Call, just say you don't price over the phone, you half to see the job 1st.

If she says you must have a base rate or a ball park figure , still say you don't give that information over the phone, so your competition can find out.

Just stick to your guns, those that want prices over the phone are what car salesmen call tire kickers:yes: meaning their usually not worth your time


----------



## chris (Apr 13, 2011)

I would call back for sure,would also try not to give out to much info. I have called places for quotes on several occasions for a number of things...the one that most always got my business was the one that called me back and was most helpful.:thumbsup:


----------



## drywall guy158 (Dec 31, 2009)

cdwoodcox said:


> Call and set up a time to look at said job. Explain that every job is different and you do not feel comfortable pricing over the phone. That should tell you if she is serious or prying for info.


 
:thumbsup:


----------



## joepro0000 (Jun 14, 2008)

I would def call back, there are alot of newbee clients that don't know how to start off asking for estimates in a traditional fashion. It could be she wants to get a price for a huge project. Tell her it all the depends on the size, number of sheets, and complexity of the job. There is nothing to lose, especially if your doing landscaping on the side to keep your drywall occupation - occupied.


----------



## 2buckcanuck (Jul 9, 2010)

DiSantodrywall&paint said:


> ok so i was doing some landscaping work today because when im slow and am not painting or drywalling ill do landscaping. My phone rings while im loading brush into my truck, so i let it go to voicemail. It was a girl said her name and number. quote " I want to know how much you charge for finish board to hang drywall." so i havnt called her back yet because to me she sounds fishy. Like she wants to know what people are charging so she can get in the biz. What do you all think. would you call or does it seem funny to you.

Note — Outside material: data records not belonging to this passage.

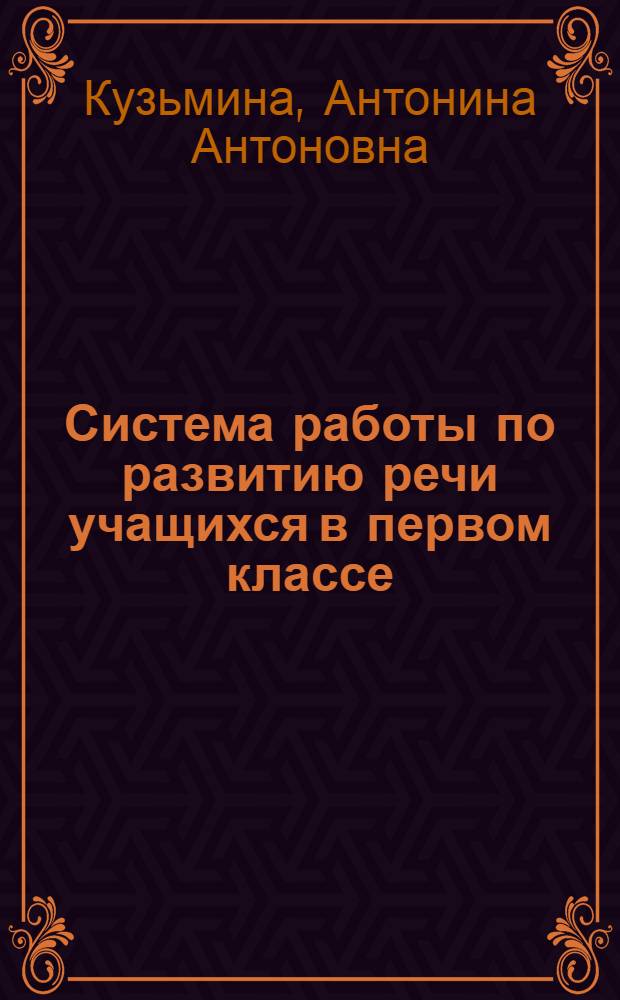 Кузьмина, Антонина Антоновна

Система работы по развитию речи учащихся в первом классе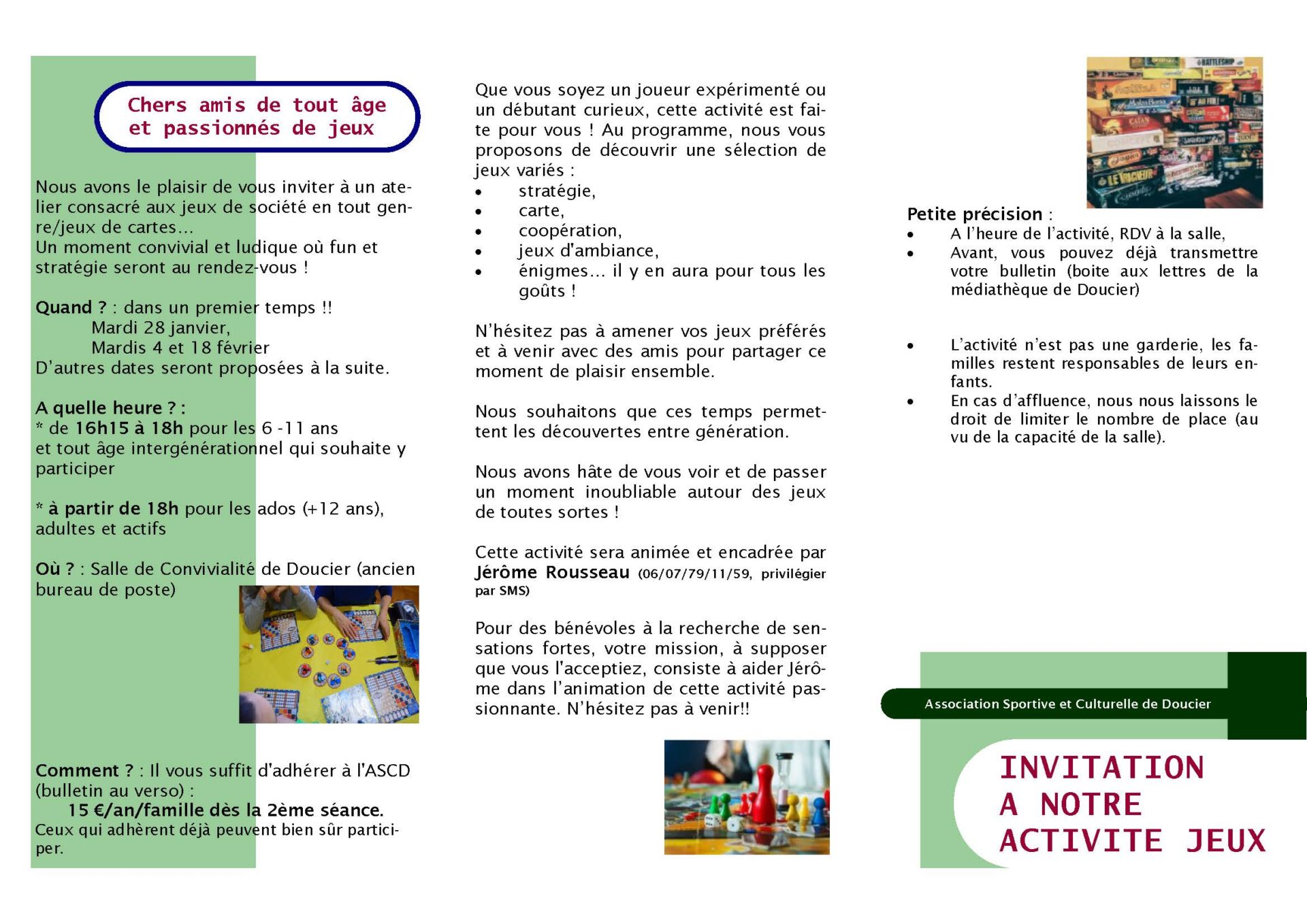 Chers amis de tout âge et passionnés de jeux

Nous avons le plaisir de vous inviter à un atelier consacré aux jeux de société en tout genre/jeux de cartes…
Un moment convivial et ludique où fun et stratégie seront au rendez-vous !

Quand ? : dans un premier temps !!
Mardi 28 janvier,
Mardis 4 et 18 février
D'autres dates seront proposées à la suite.

A quelle heure ? :
* de 16h15 à 18h pour les 6 -11 ans
et tout âge intergénérationnel qui souhaite y participer

* à partir de 18h pour les ados (+12 ans), adultes et actifs

Où ? : Salle de Convivialité de Doucier (ancien bureau de poste)

Comment ? : Il vous suffit d'adhérer à l'ASCD (bulletin au verso) :
15 €/an/famille dès la 2ème séance.
Ceux qui adhèrent déjà peuvent bien sûr participer.

Que vous soyez un joueur expérimenté ou un débutant curieux, cette activité est faite pour vous ! Au programme, nous vous proposons de découvrir une sélection de jeux variés :
• stratégie,
• carte,
• coopération,
• jeux d'ambiance,
• énigmes… il y en aura pour tous les goûts !

N'hésitez pas à amener vos jeux préférés et à venir avec des amis pour partager ce moment de plaisir ensemble.

Nous souhaitons que ces temps permettent les découvertes entre génération.

Nous avons hâte de vous voir et de passer un moment inoubliable autour des jeux de toutes sortes !

Cette activité sera animée et encadrée par Jérôme Rousseau (06/07/79/11/59, privilégier par SMS)

Pour des bénévoles à la recherche de sensations fortes, votre mission, à supposer que vous l'acceptiez, consiste à aider Jérôme dans l'animation de cette activité passionnante. N'hésitez pas à venir!!

Petite précision :
• A l'heure de l'activité, RDV à la salle,
• Avant, vous pouvez déjà transmettre votre bulletin (boite aux lettres de la médiathèque de Doucier)

• L'activité n'est pas une garderie, les familles restent responsables de leurs enfants.
• En cas d'affluence, nous nous laissons le droit de limiter le nombre de place (au vu de la capacité de la salle).

Association Sportive et Culturelle de Doucier

INVITATION
A NOTRE
ACTIVITE JEUX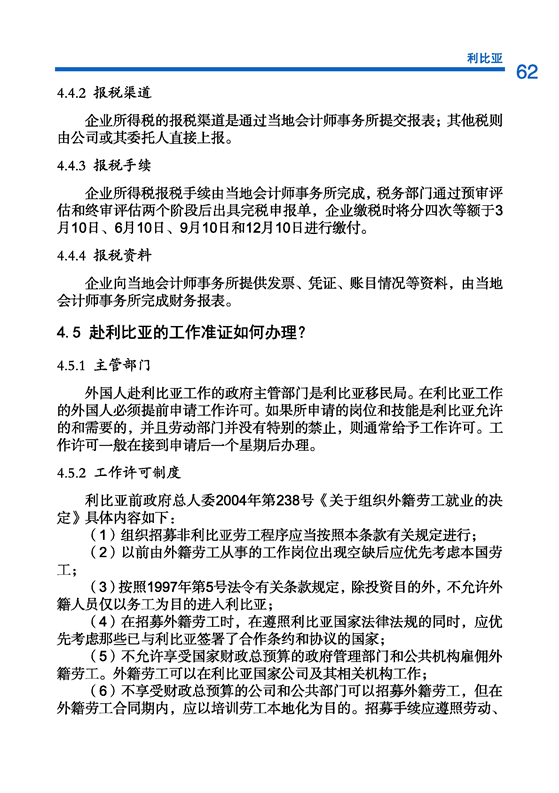 利比亚

62

4.4.2 报税渠道

企业所得税的报税渠道是通过当地会计师事务所提交报表；其他税则由公司或其委托人直接上报。

4.4.3 报税手续

企业所得税报税手续由当地会计师事务所完成，税务部门通过预审评估和终审评估两个阶段后出具完税申报单，企业缴税时将分四次等额于3月10日、6月10日、9月10日和12月10日进行缴付。

4.4.4 报税资料

企业向当地会计师事务所提供发票、凭证、账目情况等资料，由当地会计师事务所完成财务报表。

4.5 赴利比亚的工作准证如何办理？

4.5.1 主管部门

外国人赴利比亚工作的政府主管部门是利比亚移民局。在利比亚工作的外国人必须提前申请工作许可。如果所申请的岗位和技能是利比亚允许的和需要的，并且劳动部门并没有特别的禁止，则通常给予工作许可。工作许可一般在接到申请后一个星期后办理。

4.5.2 工作许可制度

利比亚前政府总人委2004年第238号《关于组织外籍劳工就业的决定》具体内容如下：

（1）组织招募非利比亚劳工程序应当按照本条款有关规定进行；

（2）以前由外籍劳工从事的工作岗位出现空缺后应优先考虑本国劳工；

（3）按照1997年第5号法令有关条款规定，除投资目的外，不允许外籍人员仅以务工为目的进入利比亚；

（4）在招募外籍劳工时，在遵照利比亚国家法律法规的同时，应优先考虑那些已与利比亚签署了合作条约和协议的国家；

（5）不允许享受国家财政总预算的政府管理部门和公共机构雇佣外籍劳工。外籍劳工可以在利比亚国家公司及其相关机构工作；

（6）不享受财政总预算的公司和公共部门可以招募外籍劳工，但在外籍劳工合同期内，应以培训劳工本地化为目的。招募手续应遵照劳动、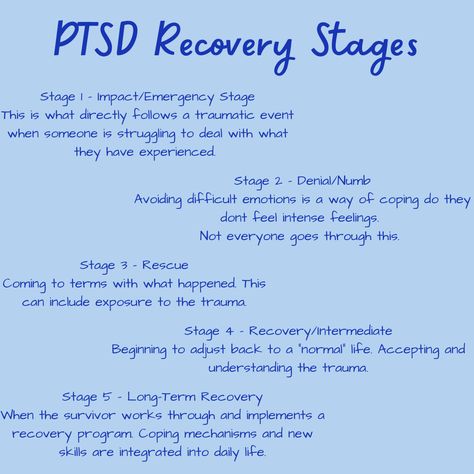 PTSD Recovery Stages

Stage 1 - Impact/Emergency Stage
This is what directly follows a traumatic event when someone is struggling to deal with what they have experienced.

Stage 2 - Denial/Numb
Avoiding difficult emotions is a way of coping do they dont feel intense feelings.
Not everyone goes through this.

Stage 3 - Rescue
Coming to terms with what happened. This can include exposure to the trauma.

Stage 4 - Recovery/Intermediate
Beginning to adjust back to a "normal" life. Accepting and understanding the trauma.

Stage 5 - Long-Term Recovery
When the survivor works through and implements a recovery program. Coping mechanisms and new skills are integrated into daily life.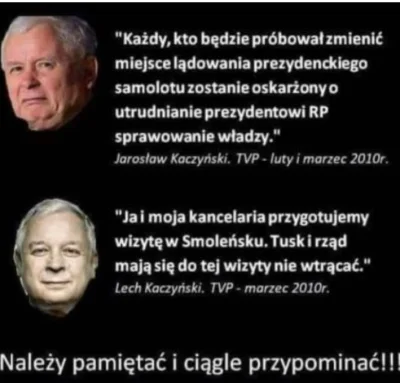 "Każdy, kto będzie próbował zmienić miejsce lądowania prezydenckiego samolotu zostanie oskarżony o utrudnianie prezydentowi RP sprawowanie władzy."
Jarosław Kaczyński. TVP - luty i marzec 2010r.

"Ja i moja kancelaria przygotujemy wizytę w Smoleńsku. Tusk i rząd mają się do tej wizyty nie wtrącać."
Lech Kaczyński. TVP - marzec 2010r.

Należy pamiętać i ciągle przypominać!!!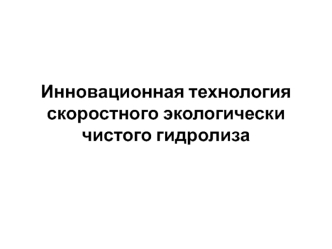 Инновационная технология скоростного экологически чистого гидролиза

So did anything come from this phone call, did you get some work, the suspense is killing me:whistling2:


----------



## DiSantodrywall&paint (May 2, 2010)

yea i called and said that i cant give an estimate over the phone and if she wanted me to i could come measure everything out and give her an estimate. never heard from her again. could of been legit but sounded fishy so kind of glad she didnt call


----------



## carpentaper (Feb 28, 2009)

yor gut was obviously telling you something.


----------



## Captain Drywall (Aug 15, 2011)

The difference between a looker and a buyer is the salesman.


----------



## [email protected] (Dec 23, 2008)

Grasp one ear with one hand. With other hand grasp towel. Dry vigorously. Change hands and ears, repeat.  LOL

ya done good, next time ask when you should come by to measure, am or pm. It's called assuming the order.


----------